Field of Science

Another problem with statistical translation

In the process of writing my latest article for Scientific American Mind, I spent a lot of time testing out automatic translators like Google Translate. As I discuss in the article, these programs have gotten a lot better in recent years, but on the whole they are still not very good.

I was curious what the Italian name of one of my favorite arias meant. So I typed O Soave Fanciulla into Google Translate. Programs like Google Translate are trained by comparing bilingual documents and noting, for a given word in one language, what word typically appears in the other language in the same place. Not surprisingly, Google Translate translated O Soave Fanciulla as O Soave Fanciulla -- no doubt because it was the case that, in the bilingual corpora GT was trained on, sentences with the phrase o soave fanciulla in Italian had o suave fanciulla in English.

I was reduced to translating the words one at a time: soave -> sweet, fanciulla -> girl. GT thinks o means or, but I expect that's the wrong reading in this context ("or sweet girl"?).


Panos Ipeirotis said...

O = oh :-)

The translation is "oh lovely girl" or "oh sweet girl".

But the overall point is indeed interesting...

Shadab_Troikaa said...

Nice observation, I have read somewhere all these free translation software work on Mathematics algorithm and give result accordingly.

Homer Mershon said...

I tried your trick with Google Translate. "O soave fanciulla" was, as you said, with the Italian repeated. However, taking the separate words rather than the whole phrase did give "sweet" and "girl" but "or" for "o", but "o!" gave back "o!" Putting them together gave the translation "O! sweet girl". It seems to me that mechanical translation tries to operate like the activity of looking words up in the dictionary, but with the same kind result which yields the French translation of "a big movie fan" as "un gros ventilateur de cinéma".
As you say in the SciAm Mind article, context is the problem.
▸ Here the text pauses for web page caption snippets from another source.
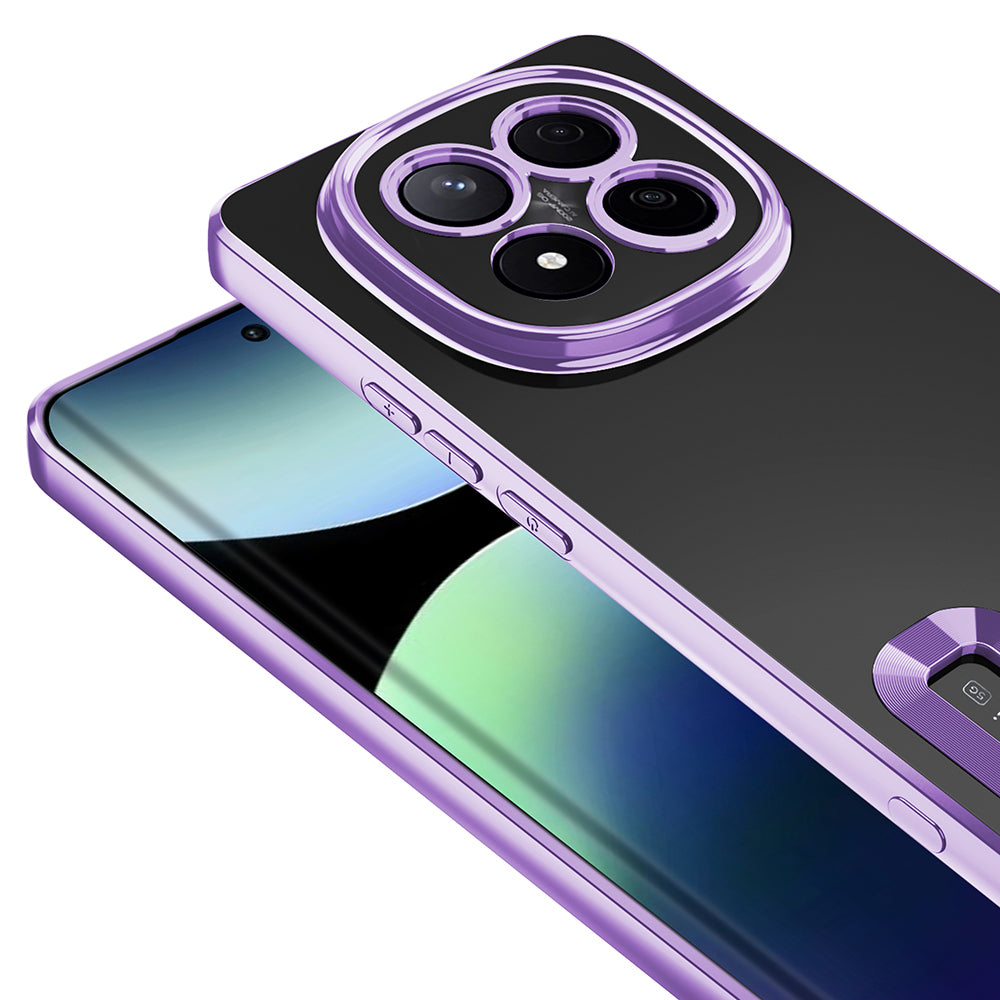 Xiaomi Redmi Note 14 Pro Plus Kılıf Kamera Korumalı Logo Gösteren Zore Omega Kapak Siyah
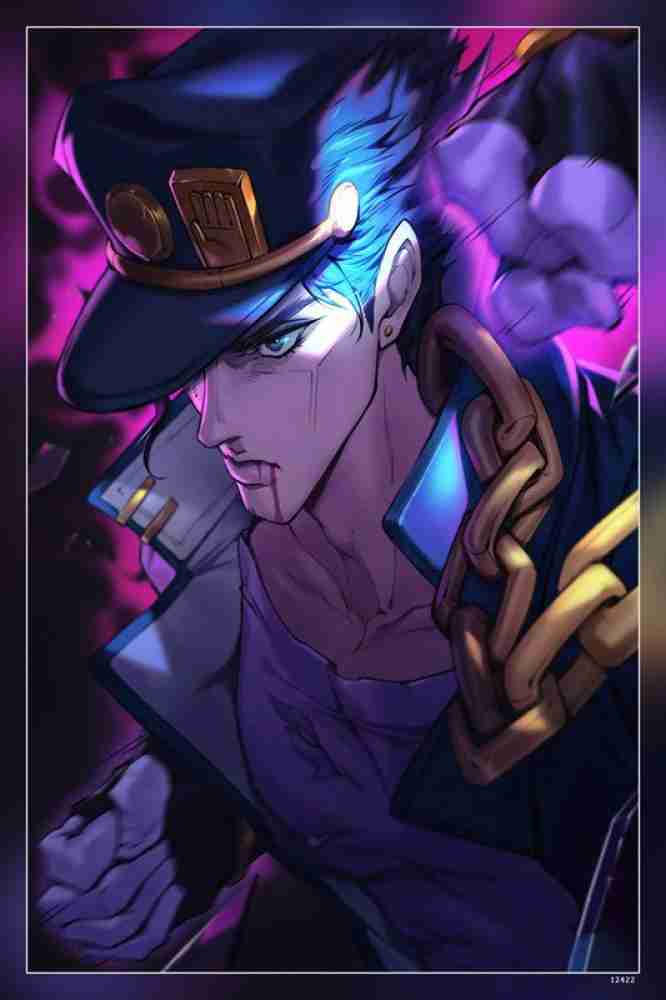 Jotaro Anime Jojo Jojo Bizarre Adventure Jotaro Stone Ocean Matte Finish  Poster Paper Print - Animation & Cartoons posters in India - Buy art, film,  design, movie, music, nature and educational paintings/wallpapers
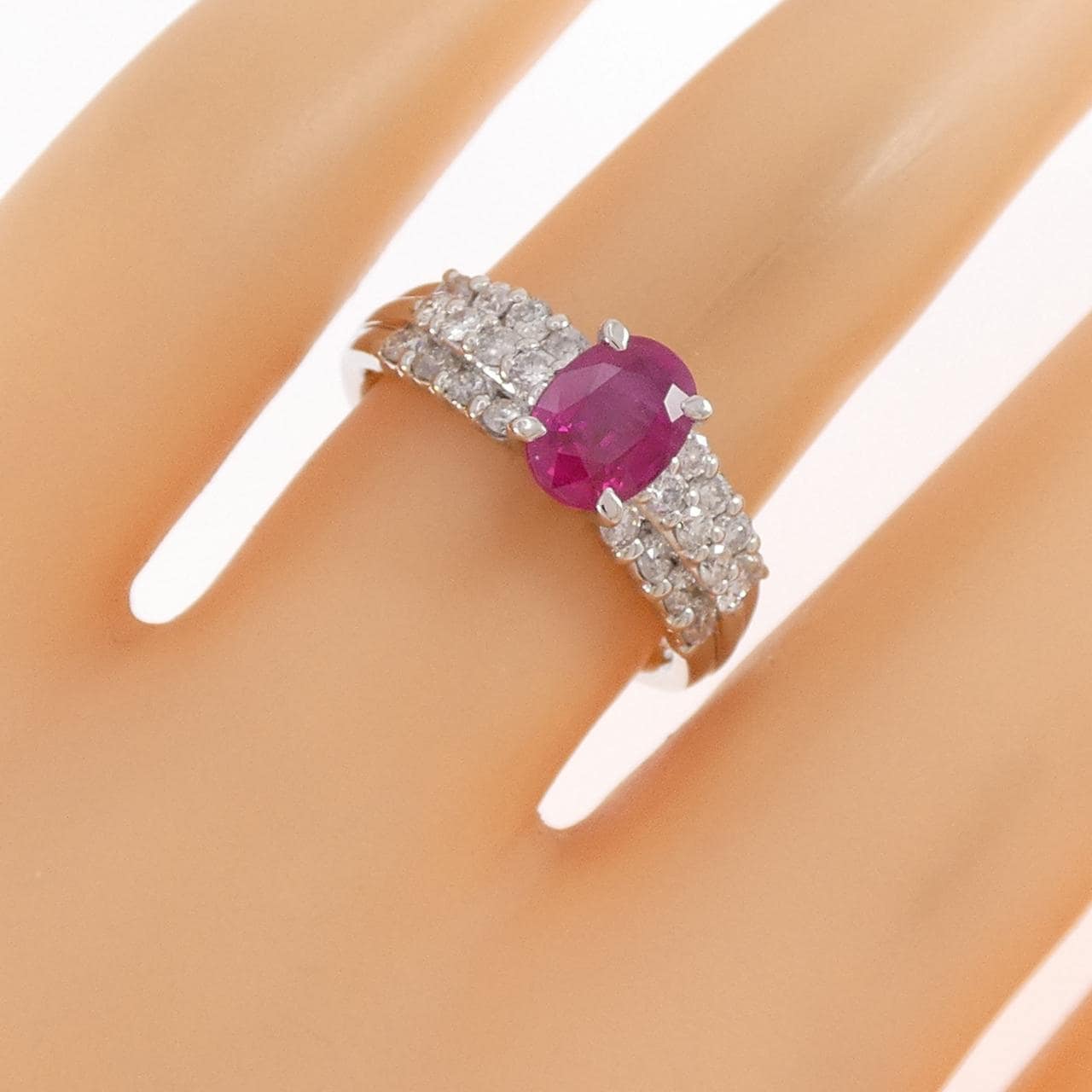 PT900 ルビー リング 1.17CT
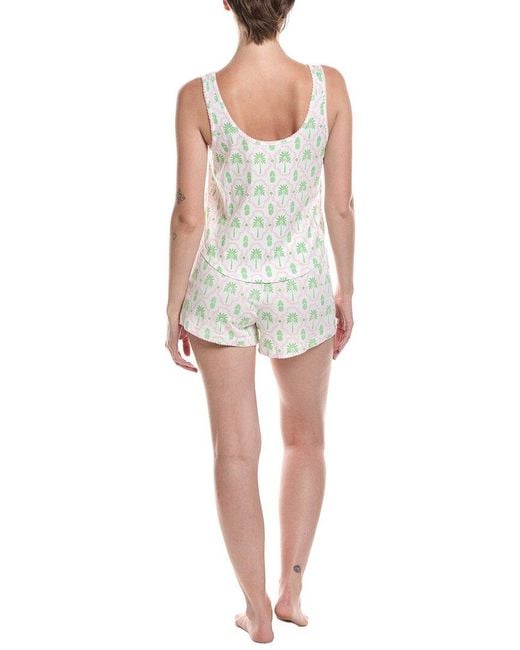 Pj Salvage White 2pc Playful Prints Pajama Set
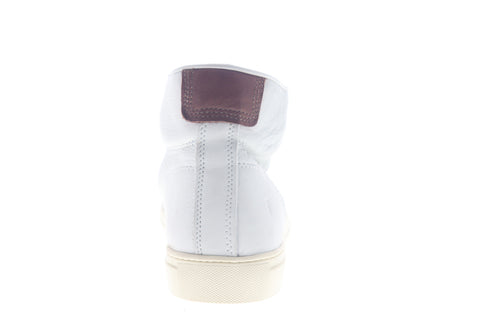 Frye Walker Midlace 81229 Mens White Leather High Top Lifestyle Sneakers Shoes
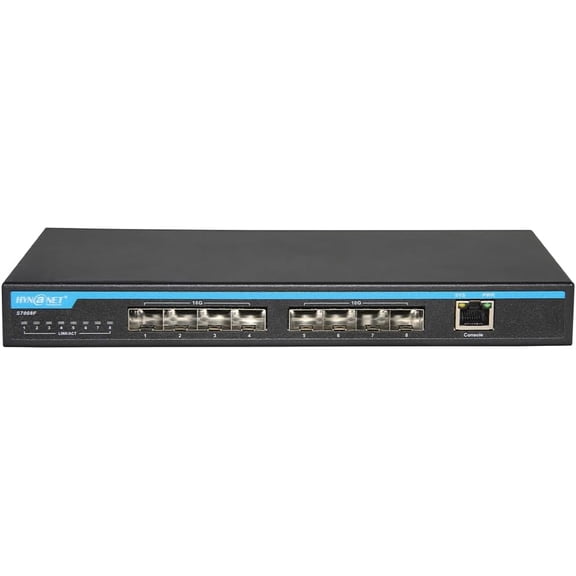 HYN@NET 8-Port 10Gb Web Managed Switch - 8x10G SFP+ Ports Support Link Aggregation/QoS/VLAN/IGMP Desktop|Rackmount 10 Gigabit Ethernet Switch for AP NAS Office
The question, AFAIK, is whether the binomial, linear system of computer reference can deal effectively with a language system based on the planetary, core-orbitally organized structure of language with four units of syntax and 12 parts of speech which creates meaningful units of varying lengths rather than bigram and trigram units. It seems to me that resolution of the problem of homophones and polysemous words is more likely to be found in grammatical and syntactical analysis rather than in linear segmentation.
You say, p. 47 S.A.M. "The problem for the talking robot's engineer is that we do not know precisely [how people quickly resolve homophones by using context]." The problem is that the human speaker is precisely a context machine and until computers can duplicate that activity, neither fully accurate computer translation of talking robots will be more than marginally successful. If the solution is to lie in effective syntactical and grammatical analysis, call me. I have a system!